Zweitens ist es dem Opfer im Falle von KO-Tropfen, starkem Alkoholeinfluss oder anderen bewusstseinsverändernden Drogen schlichtergreifen nicht möglich nein zu sagen. Die betroffene Person ist nicht in der Lage eine rationale Entscheidung zu treffen. An dieser Stelle ist auf potenzielles Victim blaiming aufmerksam zu machen. Dieses fängt an bei Aussagen wie „Pass auf dein Getränk auf“ über „Wenn man sich so anzieht, muss man sich auch nicht wundern“ bis hin zu „Dann trink halt keinen Alkohol. “. Die erste Aussage wirkt in diesem Kontext vielleicht irritierend, da sie meist als gut gemeinter Ratschlag angesehen wird. Die Wahrheit bei KO-Tropfen ist, dass man sich nicht vor ihnen schützen kann. Innerhalb von Millisekunden kann einem ein Puder oder Tropfen in das Getränk gegeben werden. Auch die Zufuhr durch eine Spritze ist möglich. Die Wirkung setzt bereits nach ca. 15 Minuten ein. Der einzige Schutz vor KO-Tropfen kann durch eine präventive Aufklärung erzielt werden. Wie wirken KO-Tropfen? Wie erkenne ich, dass jemand KO-Tropfen bekommen hat? Was kann und soll ich tun, um der Betroffenen Person zu helfen. Die zweite altbekannte Aussage lebt frei nach der Frage „Was hattest du an? “, als würde knappe Kleidung dem Täter das Fragen nach Konsens vorwegnehmen. Zudem setzt sie voraus, dass Frauen in bedeckter Kleidung vor Vergewaltigungen geschützt seien. Zu dieser Thematik empfehle ich die Wanderausstellung „Was ich anhatte…“. Letztere Aussage schiebt wieder mal dem Opfer die Schuld in die Schuhe. Wer Kontrolle abgibt muss also damit rechnen, dass ein anderer sie übernimmt? Nein. Auch als Frau hat man das Recht sich zu betrinken, ohne befürchten zu müssen Opfer eines Gewaltverbrechens zu werden. „Ja, aber…“ Gegenaussagen dürfen in diesem Kontext nicht toleriert werden. Was man(n) noch darf, bzw. nicht mehr darf war schon immer gleich. Der Unterschied liegt darin, dass die Stimmen der darunter Leidenden immer lauter werden. Ich empfehle sich schnellstmöglich daran zu gewöhnen.

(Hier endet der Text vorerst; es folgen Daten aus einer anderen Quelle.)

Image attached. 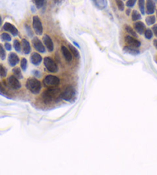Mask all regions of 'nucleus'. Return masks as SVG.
Returning a JSON list of instances; mask_svg holds the SVG:
<instances>
[{"mask_svg":"<svg viewBox=\"0 0 157 175\" xmlns=\"http://www.w3.org/2000/svg\"><path fill=\"white\" fill-rule=\"evenodd\" d=\"M60 97H61L60 90L56 89V87L49 88L42 94V99L45 101V103H51L52 101L56 100V99H59Z\"/></svg>","mask_w":157,"mask_h":175,"instance_id":"obj_1","label":"nucleus"},{"mask_svg":"<svg viewBox=\"0 0 157 175\" xmlns=\"http://www.w3.org/2000/svg\"><path fill=\"white\" fill-rule=\"evenodd\" d=\"M26 87L31 93L34 94H37L39 93V91L41 90V83L39 80L35 78H30L28 79L26 81Z\"/></svg>","mask_w":157,"mask_h":175,"instance_id":"obj_2","label":"nucleus"},{"mask_svg":"<svg viewBox=\"0 0 157 175\" xmlns=\"http://www.w3.org/2000/svg\"><path fill=\"white\" fill-rule=\"evenodd\" d=\"M59 82L60 80L59 78L52 75H48L43 80V84L48 88L56 87L59 85Z\"/></svg>","mask_w":157,"mask_h":175,"instance_id":"obj_3","label":"nucleus"},{"mask_svg":"<svg viewBox=\"0 0 157 175\" xmlns=\"http://www.w3.org/2000/svg\"><path fill=\"white\" fill-rule=\"evenodd\" d=\"M75 96H76V90L71 86L65 88V90L61 93L62 99L66 101H71L75 97Z\"/></svg>","mask_w":157,"mask_h":175,"instance_id":"obj_4","label":"nucleus"},{"mask_svg":"<svg viewBox=\"0 0 157 175\" xmlns=\"http://www.w3.org/2000/svg\"><path fill=\"white\" fill-rule=\"evenodd\" d=\"M32 26H33L35 33L39 36H42V34L43 33V27H42V22L40 19L39 18V16H33Z\"/></svg>","mask_w":157,"mask_h":175,"instance_id":"obj_5","label":"nucleus"},{"mask_svg":"<svg viewBox=\"0 0 157 175\" xmlns=\"http://www.w3.org/2000/svg\"><path fill=\"white\" fill-rule=\"evenodd\" d=\"M44 65L47 70L52 73H56L58 71V67L53 59L50 57H45L44 59Z\"/></svg>","mask_w":157,"mask_h":175,"instance_id":"obj_6","label":"nucleus"},{"mask_svg":"<svg viewBox=\"0 0 157 175\" xmlns=\"http://www.w3.org/2000/svg\"><path fill=\"white\" fill-rule=\"evenodd\" d=\"M32 42L33 47L37 51L39 52V53H44L46 52V48H45L44 45L42 44V43L41 40H40L39 38L34 37Z\"/></svg>","mask_w":157,"mask_h":175,"instance_id":"obj_7","label":"nucleus"},{"mask_svg":"<svg viewBox=\"0 0 157 175\" xmlns=\"http://www.w3.org/2000/svg\"><path fill=\"white\" fill-rule=\"evenodd\" d=\"M8 83L10 87H12L14 90H19L21 87V83L19 81V79L15 77V76H10L8 78Z\"/></svg>","mask_w":157,"mask_h":175,"instance_id":"obj_8","label":"nucleus"},{"mask_svg":"<svg viewBox=\"0 0 157 175\" xmlns=\"http://www.w3.org/2000/svg\"><path fill=\"white\" fill-rule=\"evenodd\" d=\"M125 41H126V43L128 44L129 46L136 47V48H138V47L141 46V43L139 40H137L136 38H134V37L129 36V35L125 37Z\"/></svg>","mask_w":157,"mask_h":175,"instance_id":"obj_9","label":"nucleus"},{"mask_svg":"<svg viewBox=\"0 0 157 175\" xmlns=\"http://www.w3.org/2000/svg\"><path fill=\"white\" fill-rule=\"evenodd\" d=\"M3 29H4L5 31H7L9 32V33H10L14 36H17L19 33L18 29L16 28V26H14L13 25L9 23H5L4 24V26H3Z\"/></svg>","mask_w":157,"mask_h":175,"instance_id":"obj_10","label":"nucleus"},{"mask_svg":"<svg viewBox=\"0 0 157 175\" xmlns=\"http://www.w3.org/2000/svg\"><path fill=\"white\" fill-rule=\"evenodd\" d=\"M43 39L44 45L46 46L47 49H48L49 52L53 51V49H54V45H53V43L52 41L51 38H50L48 35H45V36H43V39Z\"/></svg>","mask_w":157,"mask_h":175,"instance_id":"obj_11","label":"nucleus"},{"mask_svg":"<svg viewBox=\"0 0 157 175\" xmlns=\"http://www.w3.org/2000/svg\"><path fill=\"white\" fill-rule=\"evenodd\" d=\"M9 63L11 67H15L18 64V63L19 62V58L16 53H11L9 56Z\"/></svg>","mask_w":157,"mask_h":175,"instance_id":"obj_12","label":"nucleus"},{"mask_svg":"<svg viewBox=\"0 0 157 175\" xmlns=\"http://www.w3.org/2000/svg\"><path fill=\"white\" fill-rule=\"evenodd\" d=\"M123 51L126 53H128V54L132 55V56H136V55L139 54V50L136 47H131V46H126L123 48Z\"/></svg>","mask_w":157,"mask_h":175,"instance_id":"obj_13","label":"nucleus"},{"mask_svg":"<svg viewBox=\"0 0 157 175\" xmlns=\"http://www.w3.org/2000/svg\"><path fill=\"white\" fill-rule=\"evenodd\" d=\"M134 29L138 33L142 35L144 33L145 30H146V26L142 22H136L134 23Z\"/></svg>","mask_w":157,"mask_h":175,"instance_id":"obj_14","label":"nucleus"},{"mask_svg":"<svg viewBox=\"0 0 157 175\" xmlns=\"http://www.w3.org/2000/svg\"><path fill=\"white\" fill-rule=\"evenodd\" d=\"M42 58L39 53H33L31 56V63L35 66H39L42 63Z\"/></svg>","mask_w":157,"mask_h":175,"instance_id":"obj_15","label":"nucleus"},{"mask_svg":"<svg viewBox=\"0 0 157 175\" xmlns=\"http://www.w3.org/2000/svg\"><path fill=\"white\" fill-rule=\"evenodd\" d=\"M155 3L152 0H146V13L149 15H152L155 12Z\"/></svg>","mask_w":157,"mask_h":175,"instance_id":"obj_16","label":"nucleus"},{"mask_svg":"<svg viewBox=\"0 0 157 175\" xmlns=\"http://www.w3.org/2000/svg\"><path fill=\"white\" fill-rule=\"evenodd\" d=\"M22 46H23V50L24 53L29 54V53L31 52V47L27 39H23L22 40Z\"/></svg>","mask_w":157,"mask_h":175,"instance_id":"obj_17","label":"nucleus"},{"mask_svg":"<svg viewBox=\"0 0 157 175\" xmlns=\"http://www.w3.org/2000/svg\"><path fill=\"white\" fill-rule=\"evenodd\" d=\"M61 50H62V54H63V56H64L65 59H66V61H68V62H70L71 60H72V54H71V53L70 52V50L67 49L66 47H64V46H62V47H61Z\"/></svg>","mask_w":157,"mask_h":175,"instance_id":"obj_18","label":"nucleus"},{"mask_svg":"<svg viewBox=\"0 0 157 175\" xmlns=\"http://www.w3.org/2000/svg\"><path fill=\"white\" fill-rule=\"evenodd\" d=\"M93 3L99 9H103L107 6V1L106 0H93Z\"/></svg>","mask_w":157,"mask_h":175,"instance_id":"obj_19","label":"nucleus"},{"mask_svg":"<svg viewBox=\"0 0 157 175\" xmlns=\"http://www.w3.org/2000/svg\"><path fill=\"white\" fill-rule=\"evenodd\" d=\"M13 74H14V76H15L17 79H19V80H21V79H23V76L22 73H21L20 69L18 68V67L14 68V69L13 70Z\"/></svg>","mask_w":157,"mask_h":175,"instance_id":"obj_20","label":"nucleus"},{"mask_svg":"<svg viewBox=\"0 0 157 175\" xmlns=\"http://www.w3.org/2000/svg\"><path fill=\"white\" fill-rule=\"evenodd\" d=\"M125 29H126V31L127 32L130 36H132L133 37H135V38H136L137 36H137L136 33L134 31L133 29H132V28L130 27L129 26H128V25H126V26H125Z\"/></svg>","mask_w":157,"mask_h":175,"instance_id":"obj_21","label":"nucleus"},{"mask_svg":"<svg viewBox=\"0 0 157 175\" xmlns=\"http://www.w3.org/2000/svg\"><path fill=\"white\" fill-rule=\"evenodd\" d=\"M132 21H137L141 19V15H140V13L136 10L132 11Z\"/></svg>","mask_w":157,"mask_h":175,"instance_id":"obj_22","label":"nucleus"},{"mask_svg":"<svg viewBox=\"0 0 157 175\" xmlns=\"http://www.w3.org/2000/svg\"><path fill=\"white\" fill-rule=\"evenodd\" d=\"M156 22V17L153 16H150L146 17V23L148 26H151V25H153Z\"/></svg>","mask_w":157,"mask_h":175,"instance_id":"obj_23","label":"nucleus"},{"mask_svg":"<svg viewBox=\"0 0 157 175\" xmlns=\"http://www.w3.org/2000/svg\"><path fill=\"white\" fill-rule=\"evenodd\" d=\"M139 8L142 15L145 14V0H139Z\"/></svg>","mask_w":157,"mask_h":175,"instance_id":"obj_24","label":"nucleus"},{"mask_svg":"<svg viewBox=\"0 0 157 175\" xmlns=\"http://www.w3.org/2000/svg\"><path fill=\"white\" fill-rule=\"evenodd\" d=\"M144 34H145V37H146L147 39H151L152 38V36H153L152 31L150 29H146L144 32Z\"/></svg>","mask_w":157,"mask_h":175,"instance_id":"obj_25","label":"nucleus"},{"mask_svg":"<svg viewBox=\"0 0 157 175\" xmlns=\"http://www.w3.org/2000/svg\"><path fill=\"white\" fill-rule=\"evenodd\" d=\"M13 47L16 49V51L20 52L21 51V44L20 42L19 41L18 39H15L13 42Z\"/></svg>","mask_w":157,"mask_h":175,"instance_id":"obj_26","label":"nucleus"},{"mask_svg":"<svg viewBox=\"0 0 157 175\" xmlns=\"http://www.w3.org/2000/svg\"><path fill=\"white\" fill-rule=\"evenodd\" d=\"M69 48H70V49L71 50V52H72V53L73 54V56L76 57H79V51H78L77 49H76L73 46H72V45H69Z\"/></svg>","mask_w":157,"mask_h":175,"instance_id":"obj_27","label":"nucleus"},{"mask_svg":"<svg viewBox=\"0 0 157 175\" xmlns=\"http://www.w3.org/2000/svg\"><path fill=\"white\" fill-rule=\"evenodd\" d=\"M1 39H2V40L3 41H5V42H9L12 40V37H11L9 35L8 33H4L2 34V36H1Z\"/></svg>","mask_w":157,"mask_h":175,"instance_id":"obj_28","label":"nucleus"},{"mask_svg":"<svg viewBox=\"0 0 157 175\" xmlns=\"http://www.w3.org/2000/svg\"><path fill=\"white\" fill-rule=\"evenodd\" d=\"M5 57H6V53H5V49H4L3 45L0 43V57H1L2 60H4L5 59Z\"/></svg>","mask_w":157,"mask_h":175,"instance_id":"obj_29","label":"nucleus"},{"mask_svg":"<svg viewBox=\"0 0 157 175\" xmlns=\"http://www.w3.org/2000/svg\"><path fill=\"white\" fill-rule=\"evenodd\" d=\"M35 5L38 9L42 8L43 6L44 3H45V0H33Z\"/></svg>","mask_w":157,"mask_h":175,"instance_id":"obj_30","label":"nucleus"},{"mask_svg":"<svg viewBox=\"0 0 157 175\" xmlns=\"http://www.w3.org/2000/svg\"><path fill=\"white\" fill-rule=\"evenodd\" d=\"M116 5H117V7L120 11H123L124 9H125V5H124L123 2L122 0H116Z\"/></svg>","mask_w":157,"mask_h":175,"instance_id":"obj_31","label":"nucleus"},{"mask_svg":"<svg viewBox=\"0 0 157 175\" xmlns=\"http://www.w3.org/2000/svg\"><path fill=\"white\" fill-rule=\"evenodd\" d=\"M7 75V71L3 67V65L0 64V77H5Z\"/></svg>","mask_w":157,"mask_h":175,"instance_id":"obj_32","label":"nucleus"},{"mask_svg":"<svg viewBox=\"0 0 157 175\" xmlns=\"http://www.w3.org/2000/svg\"><path fill=\"white\" fill-rule=\"evenodd\" d=\"M21 68L23 71H26L27 68V60L26 58H23L21 60Z\"/></svg>","mask_w":157,"mask_h":175,"instance_id":"obj_33","label":"nucleus"},{"mask_svg":"<svg viewBox=\"0 0 157 175\" xmlns=\"http://www.w3.org/2000/svg\"><path fill=\"white\" fill-rule=\"evenodd\" d=\"M0 93L2 94V95L3 96H8V93H7V91H6V90L5 89V87H3V84L0 83Z\"/></svg>","mask_w":157,"mask_h":175,"instance_id":"obj_34","label":"nucleus"},{"mask_svg":"<svg viewBox=\"0 0 157 175\" xmlns=\"http://www.w3.org/2000/svg\"><path fill=\"white\" fill-rule=\"evenodd\" d=\"M25 28H26V33H27V34H28V36H30V37H32V36H33V33H32V31L30 26H28V25H25Z\"/></svg>","mask_w":157,"mask_h":175,"instance_id":"obj_35","label":"nucleus"},{"mask_svg":"<svg viewBox=\"0 0 157 175\" xmlns=\"http://www.w3.org/2000/svg\"><path fill=\"white\" fill-rule=\"evenodd\" d=\"M136 1L137 0H128L127 3H126V5H127L129 8H132V7H133L134 5H135V4L136 3Z\"/></svg>","mask_w":157,"mask_h":175,"instance_id":"obj_36","label":"nucleus"},{"mask_svg":"<svg viewBox=\"0 0 157 175\" xmlns=\"http://www.w3.org/2000/svg\"><path fill=\"white\" fill-rule=\"evenodd\" d=\"M5 49H6V50H8V51H10L11 49H12V46H11V44L9 43H5Z\"/></svg>","mask_w":157,"mask_h":175,"instance_id":"obj_37","label":"nucleus"},{"mask_svg":"<svg viewBox=\"0 0 157 175\" xmlns=\"http://www.w3.org/2000/svg\"><path fill=\"white\" fill-rule=\"evenodd\" d=\"M152 31L154 33L155 36L157 37V25H154L153 27H152Z\"/></svg>","mask_w":157,"mask_h":175,"instance_id":"obj_38","label":"nucleus"},{"mask_svg":"<svg viewBox=\"0 0 157 175\" xmlns=\"http://www.w3.org/2000/svg\"><path fill=\"white\" fill-rule=\"evenodd\" d=\"M153 45H154V47H156V49H157V39H154V41H153Z\"/></svg>","mask_w":157,"mask_h":175,"instance_id":"obj_39","label":"nucleus"},{"mask_svg":"<svg viewBox=\"0 0 157 175\" xmlns=\"http://www.w3.org/2000/svg\"><path fill=\"white\" fill-rule=\"evenodd\" d=\"M129 14H130V9H127V10H126V15L129 16Z\"/></svg>","mask_w":157,"mask_h":175,"instance_id":"obj_40","label":"nucleus"},{"mask_svg":"<svg viewBox=\"0 0 157 175\" xmlns=\"http://www.w3.org/2000/svg\"><path fill=\"white\" fill-rule=\"evenodd\" d=\"M2 23H3V19H2V17L0 16V26L2 25Z\"/></svg>","mask_w":157,"mask_h":175,"instance_id":"obj_41","label":"nucleus"},{"mask_svg":"<svg viewBox=\"0 0 157 175\" xmlns=\"http://www.w3.org/2000/svg\"><path fill=\"white\" fill-rule=\"evenodd\" d=\"M73 43H74L75 45H76V47H79V44H77V43H76V42H73Z\"/></svg>","mask_w":157,"mask_h":175,"instance_id":"obj_42","label":"nucleus"},{"mask_svg":"<svg viewBox=\"0 0 157 175\" xmlns=\"http://www.w3.org/2000/svg\"><path fill=\"white\" fill-rule=\"evenodd\" d=\"M32 13H35V9H34L33 6H32Z\"/></svg>","mask_w":157,"mask_h":175,"instance_id":"obj_43","label":"nucleus"},{"mask_svg":"<svg viewBox=\"0 0 157 175\" xmlns=\"http://www.w3.org/2000/svg\"><path fill=\"white\" fill-rule=\"evenodd\" d=\"M156 17H157V11H156Z\"/></svg>","mask_w":157,"mask_h":175,"instance_id":"obj_44","label":"nucleus"},{"mask_svg":"<svg viewBox=\"0 0 157 175\" xmlns=\"http://www.w3.org/2000/svg\"><path fill=\"white\" fill-rule=\"evenodd\" d=\"M154 1H156H156H157V0H154Z\"/></svg>","mask_w":157,"mask_h":175,"instance_id":"obj_45","label":"nucleus"},{"mask_svg":"<svg viewBox=\"0 0 157 175\" xmlns=\"http://www.w3.org/2000/svg\"><path fill=\"white\" fill-rule=\"evenodd\" d=\"M55 1H56V0H55Z\"/></svg>","mask_w":157,"mask_h":175,"instance_id":"obj_46","label":"nucleus"}]
</instances>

Deutschland und Frankreich stellen sich der Umsetzung der genannten Richtlinien in den Weg. Justizminister Marco Buschmann äußert juristische Bedenken. Die EU riskiert laut Buschmann ihre Kompetenzen zu überschreiten. Er beruft sich also darauf, dass Vergewaltigung anders als Geldwäsche, Terrorismus oder Menschenhandel nicht im Katalog der EU-Straftaten aufgezählt wird. Es ist unakzeptabel, dass Frauen innerhalb der EU nicht gleichermaßen geschützt werden. Initiiert durch das Centre for Feminist Foreign Policy wenden sich 100 Frauen aus der deutschen Öffentlichkeit mit einem offenen Brief an den Justizminister und die Bundesregierung. Sie warnen, dass die Diskussion um den Vergewaltigungstatbestand die gesamte Richtlinie zum Schutz von Frauen vor männlicher Gewalt zu scheitern droht. Hier ist anzumerken, dass natürlich auch Männer Opfer von sexualisierter oder häuslicher Gewalt werden können und genauso das Recht auf Hilfe und Unterstützung haben. Bei Gewalt gegen Frauen handelt es sich allerdings um ein strukturelles Problem. Allein in Deutschland wird jede dritte Frau in ihrem Leben mindestens einmal Opfer von sexualisierter oder häuslicher Gewalt. Auch in Luxemburg ist Gewalt gegen Frauen ein reales Problem. Im Hinblick auf den europaweiten politischen Rechtsruck ist es umso wichtiger diese Problematik zu beleuchten und sie als Gesellschaft nicht aus den Augen zu verlieren. Frauen haben wie alle Menschen das Recht auf Unversehrtheit. Sie haben das Recht auf Gerechtigkeit und Gleichberechtigung und sie haben das Recht laut zu werden, wenn ihnen diese Rechte verweigert werden.